Eis uma série fenomenal de Jeff Lemire! As sociedades humanas estão em colapso com o surgir de uma doença misteriosa e extremamente letal. A origem desconhece-se. Vários cientistas procuram as causas mas não a encontram. Paralelamente, todas as crianças que começam a nascer mostram algumas características de animais – desde hastes a focinhos de porco, passando por asas, penas ou escamas. Os dois fenómenos estão interligados, mas não da forma que se julga.

O primeiro volume apresenta-nos um rapaz nascido após a epidemia que tem hastes de veado.
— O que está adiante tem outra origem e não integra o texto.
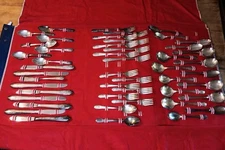 Vintage Wm Rogers Mfg Co Original Extra Plate Flatware Set for 8 + Service 48 Pc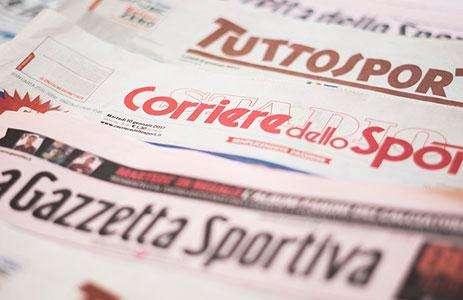 PRIME PAGINE - Le aperture dei quotidiani sportivi di giovedì 23 febbraio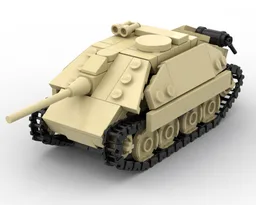 LEGO ww2 Jagdpanzer 38T "Hetzer" 1:45 scale (minifig scale)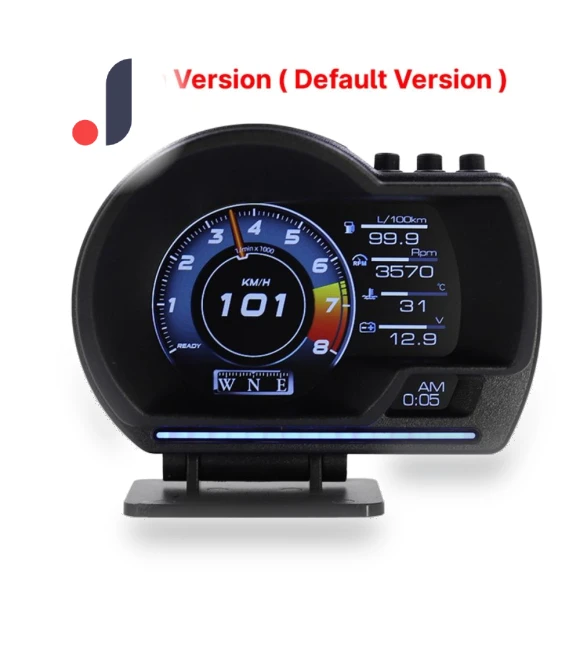 Digital Odometer Multi-function TFT Meter HUD OBD2+GPS Smart Gauge — Clock, Liingyimn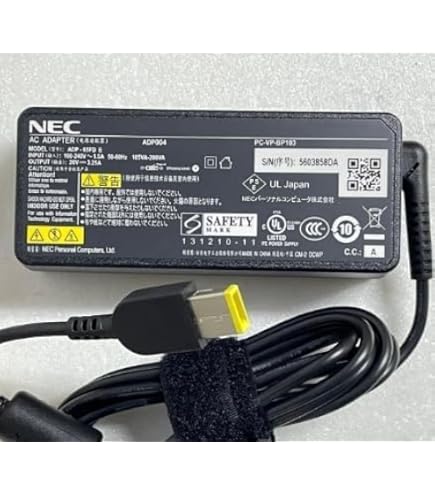 Amazon.co.jp: エヌイーシーNEC純正電源 20V4.5A ADP-90XD E A13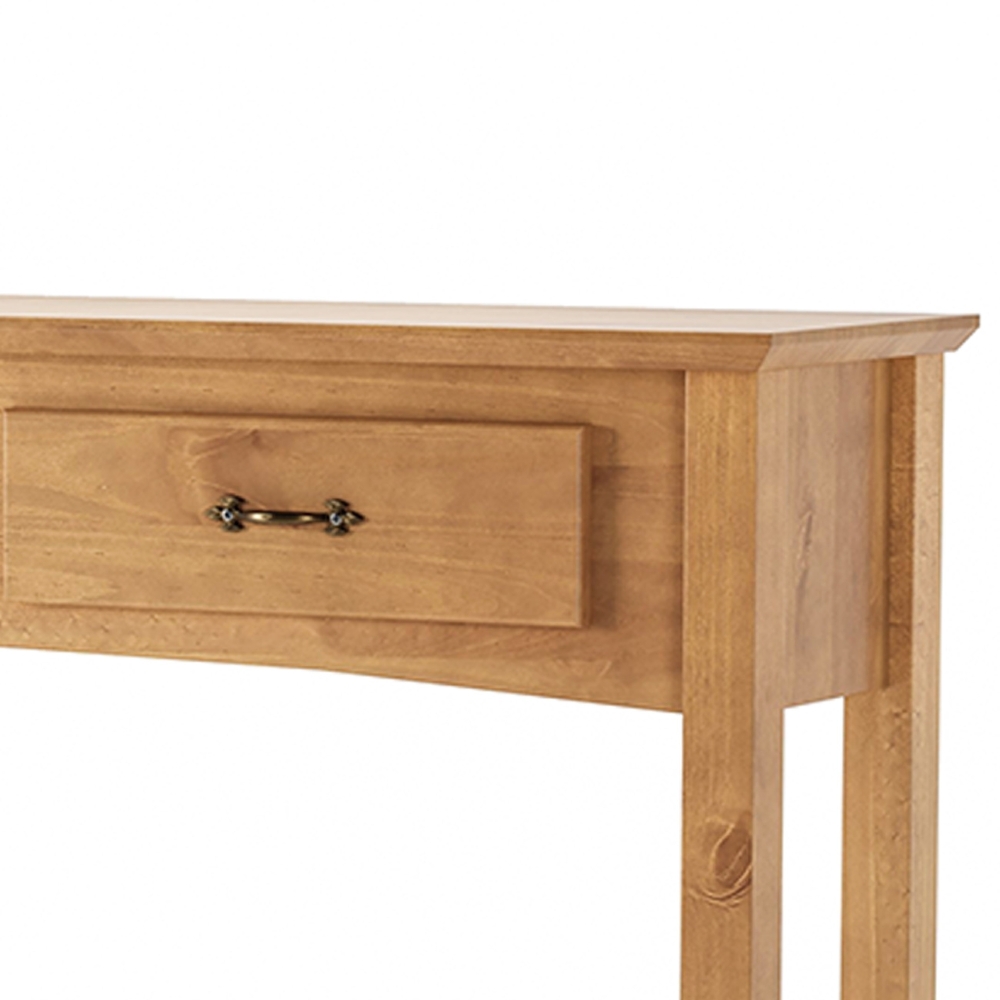 Aparador Sala de Estar 132cm Madeira 2 Gavetas Hazel Carvalho Z25 - Mpozenato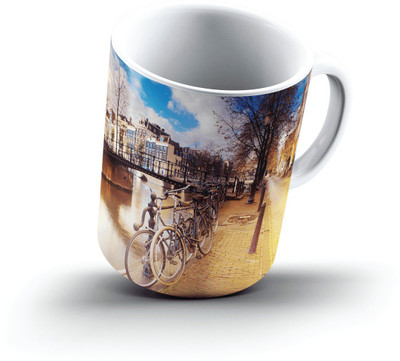 

Ucard Noord Holland Province Amsterdam The Netherlands2554 Bone China, Ceramic, Porcelain Mug(325 ml), Multicolor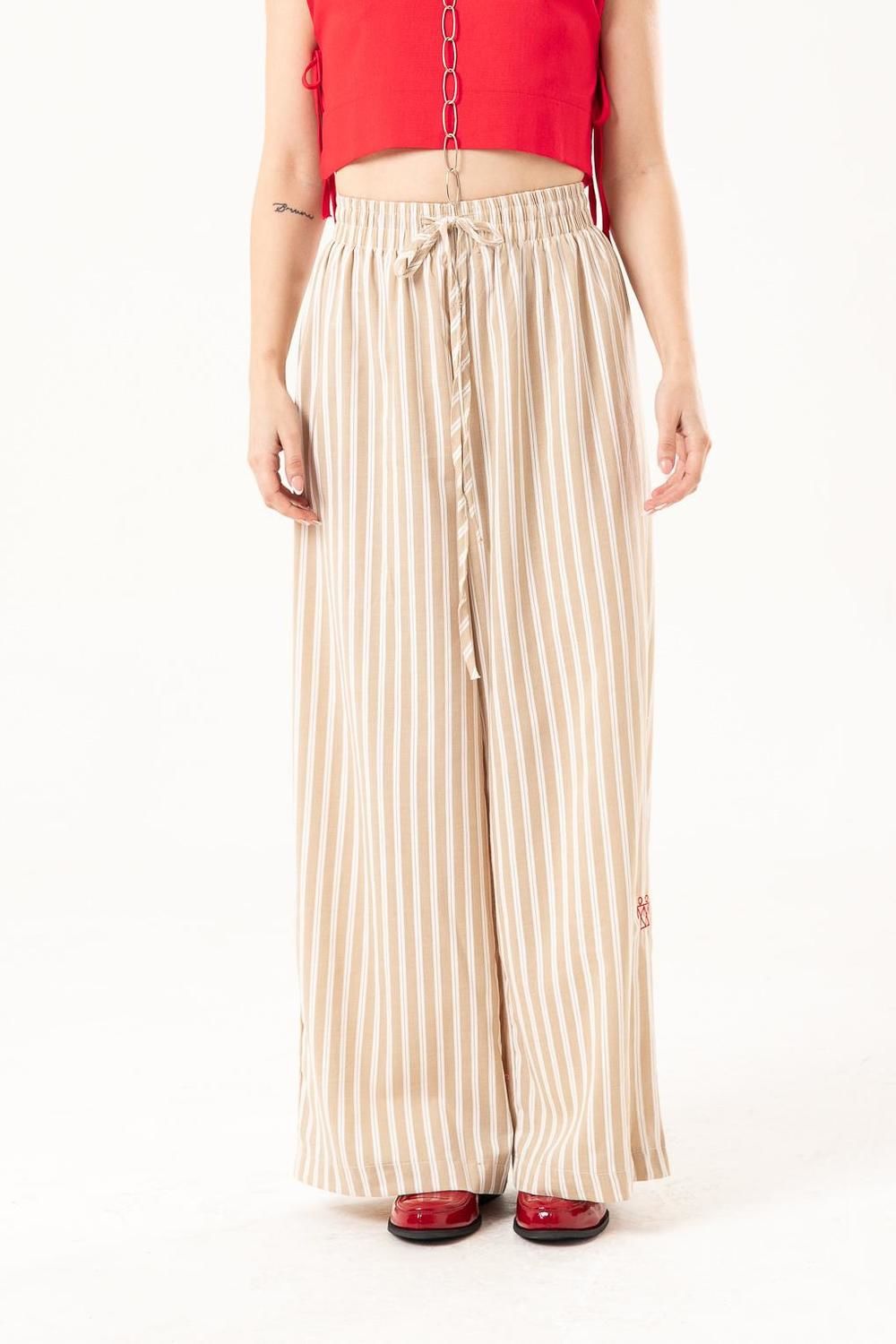 Pantalón Pipa beige m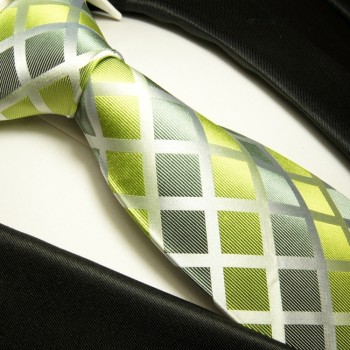 Krawatten überlänge grün kariert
Protegido pelo pai, vive no meio dos bosques, isolado e com medo da restante civilização humana – decerto seria caçado caso soubessem da sua existência, tal como todas as outras crianças que nasceram entretanto.

Após a morte do pai, o rapaz arrisca por novos territórios, sendo encontrado por um homem que o faz acreditar num paraíso para rapazes como ele – um género de santuário onde poderia viver em paz entre semelhantes. Este mesmo homem, uma pessoa que se revela de moral recta e correcta, tem, para o rapaz outros objectivos – algo que não parece coerente na personagem, mas que iremos compreender.

Sem estragar os desenvolvimentos do primeiro volume, posso revelar que o homem e o rapaz se irão reencontrar em liberdade, e, conjuntamente com outros sobreviventes (humanos e meio humanos) irão procurar a origem da epidemia. Mas esta busca não será directa. Por um lado irão encontrar psicopatas pelo caminho, por outro, são perseguidos por um grupo armado com objectivos dúbios sob uma falsa religiosidade.

O percurso será longo e carregado de percalços. Perdem-se amigos e encontram-se outros, numa epopeia que mostra como o ser humano se tem tornado inimigo da natureza e de si mesmo, levado pelo egoísmo e pela ganância. Mas se estes dois elementos levam a alguns humanos e traçarem um percurso negativo e maldoso, é sobretudo o medo daquilo que é diferente que justifica a acção de outras pessoas.

Com o fechar da história nestes dois livros, Jeff Lemire constrói uma epopeia com uma mitologia muito própria, ainda que, inicialmente, pareça a história de um rapaz perdido e rejeitado pela humanidade. Cruzando a história principal com outras linhas narrativas (com um visual muito próprio) desenvolve-se uma história maior do que as próprias personagens.

Esta capacidade de criar uma história mítica de dimensões epopeicas é apenas um dos traços que distingue esta série. Tal como noutras histórias, Jeff Lemire consegue criar personagens que se distinguem pelas imperfeições e por tomarem as decisões erradas – características que ajudam o leitor a criar empatia.

Ainda, denota-se a utilização de uma estratégia que podemos ver noutros livros do autor (como na série Descender), com a centralização da narrativa numa personagem muito jovem e inocente, que acredita no melhor de todos os que encontra. Esta característica justifica laços entre personagens pouco prováveis e um certo proteccionismo em relação à criança – não é de estranhar que um adulto possa se assumir como guarda-costas de outra personagem, se se tratar de uma criança (ou de algo com características infantis).

Para além destas características habituais em Jeff Lemire que me levam a considerar um dos meus autores favoritos, a temática também me atrai particularmente. A narrativa debruça-se sobre o apocalipse da espécie humana, o colapsar da sociedade pela abrupta diminuição de papéis fundamentais e pelo medo que ganha espaço na mente dos humanos e o leva a acções impensáveis – é neste ambiente que proliferam os psicopatas, os megalómanos e os que aspiram a falsos cargos de autoridade.

Esta combinação de elementos faz Sweet Tooth uma série extraordinária, que recomendo mesmo aos que não gostam do estilo gráfico de Jeff Lemire.